Servizi per il lavoro

Dal marketing alla qualità: esperti di vini a Conegliano

di Alberto Magnani

Amare il vino, conoscerlo, farne un lavoro: dal marketing al controllo di qualità, dall’export all’innovazione tecnologica sulla filiera. Sono i frutti della Fondazione istituto tecnico superiore «Nuove tecnologie per il made in Italy nel comparto agroalimentare e vitivinicolo» di Conegliano (Treviso), specializzato nella formazione di professionisti ad alto tasso di qualifiche per il mercato enologico.

L’istituto
Lo scenario è suggestivo: i corsi si dividono tra la “capitale del Prosecco” nel cuore della Marca trevigiana e Bardolino, in provincia di Verona, patria dell’omonimo rosso Doc. Le opportunità pure, se si considerano i numeri registrati dell’istituto: 800 ore di tirocinio sulle 1.800 totali del biennio, tasso di impiego fino al 70% a sei mesi dal termine delle lezioni, una rete di partnership che ha permesso l’attivazione di 172 stage aziendali nell’arco di quattro anni (2011-2015). Destinazione?
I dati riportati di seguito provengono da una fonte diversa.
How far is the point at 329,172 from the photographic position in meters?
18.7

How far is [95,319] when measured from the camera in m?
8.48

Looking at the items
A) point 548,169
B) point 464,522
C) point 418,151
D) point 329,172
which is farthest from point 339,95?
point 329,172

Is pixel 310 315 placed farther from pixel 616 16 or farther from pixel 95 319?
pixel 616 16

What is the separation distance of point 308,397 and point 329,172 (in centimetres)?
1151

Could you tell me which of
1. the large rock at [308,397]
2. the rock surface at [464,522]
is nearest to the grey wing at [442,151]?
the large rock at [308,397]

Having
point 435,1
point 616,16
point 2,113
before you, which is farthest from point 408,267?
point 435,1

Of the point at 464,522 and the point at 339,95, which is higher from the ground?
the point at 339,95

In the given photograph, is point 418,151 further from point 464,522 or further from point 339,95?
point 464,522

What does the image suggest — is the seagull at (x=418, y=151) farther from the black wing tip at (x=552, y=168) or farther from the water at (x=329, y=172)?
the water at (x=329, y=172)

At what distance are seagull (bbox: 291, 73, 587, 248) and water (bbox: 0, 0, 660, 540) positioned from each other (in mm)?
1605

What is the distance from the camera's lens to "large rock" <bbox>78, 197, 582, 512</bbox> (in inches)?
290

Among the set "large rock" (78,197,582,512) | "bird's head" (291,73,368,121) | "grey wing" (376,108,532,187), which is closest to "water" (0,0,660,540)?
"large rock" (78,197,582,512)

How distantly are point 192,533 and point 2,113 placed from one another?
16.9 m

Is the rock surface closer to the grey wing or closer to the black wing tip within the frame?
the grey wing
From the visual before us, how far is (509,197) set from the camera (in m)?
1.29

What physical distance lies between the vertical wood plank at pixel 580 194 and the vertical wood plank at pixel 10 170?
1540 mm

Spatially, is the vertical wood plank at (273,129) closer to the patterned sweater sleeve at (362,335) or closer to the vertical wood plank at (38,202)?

Il 33% dei candidati ha vissuto in prima persona l’esperienza della cantina, seguito da un 16% che ha preferito aziende agroalimentari, un 14% orientato sulle società agricole e altre quote minori indirizzate a caseifici (12%), Gdo (9%) e distillerie (5%). Una varietà di sbocchi che rispecchia l’obiettivo dell’Its: rispettare la «vocazione del territorio», ma adattarla all’evoluzione di mercato e alla spinta del marchio made in Italy fuori dai confini nazionali. Lo stesso titolo finale, «Tecnico superiore per il controllo, la valorizzazione e il marketing delle produzioni agrarie, agroalimentari e agroindustriali», viene declinato sui vari impulsi commerciali del settore: il primo biennio più incline a controllo e gestione qualità, il secondo interessato a commercio internazionale, il terzo e in quarto in scadenza nel 2015 e nel 2016 che si completano con skill iper-specifiche come padronanza del software gestionale e web-marketing, legislazione nazionale, Ue ed extra Ue, logistica e distribuzione.

I requisiti d’accesso
Conoscenze di agraria giocano a favore, ma non ci sono vincoli sul curriculum di provenienza: tra i poco più di 100 iscritti dal 2011 a oggi, la maggioranza di diplomati dagli istituti agrari (35%) si affianca a fette robuste di diplomati in uscita da licei (24%) istituti alberghieri e di ragioneria (11% e 10%) e un 4% di laureati. Alle origini del progetto, del resto, non c’è una lista qualsiasi di partner. Tra i soci fondatori compaiono una storica scuola d’enologia come l’Isiss Cerletti di Conegliano e l’Istituto Carnacina di Bardolino (Verona), il Centro interdipartimentale per la ricerca in viticoltura ed enologia dell’università di Padova e l’azienda spumantistica Carpenè Malvolti, leader della Docg Conegliano Valdobbiadene Prosecco Superiore. Proprio l’istituto Cerletti, nato nel 1876 e legato fin dalle origini alle famiglia Carpenè, ha fatto scattare la scintilla di un centro di formazione terziaria che producesse un ulteriore step di formazione. Questione di business e cultura produttiva, fattori che convivono nell’economia vinicola della zona: «Cultura che si traduce anche in acquisizione di competenze ben definite, per la valorizzazione del territorio e lo stretto suo legame con l’economia vitivinicola» dice Rosanna Carpenè, presidente della Fondazione e pronipote dell’Antonio che contribuì a fondare lo stesso istituto Cerletti. Anche perché l’Its, aggiunge la direttrice Damiana Tervilli, può fare da motore per lo «sviluppo delle conseguenti dinamiche economiche, sociali e professionali» in una terra di Pmi come il Veneto.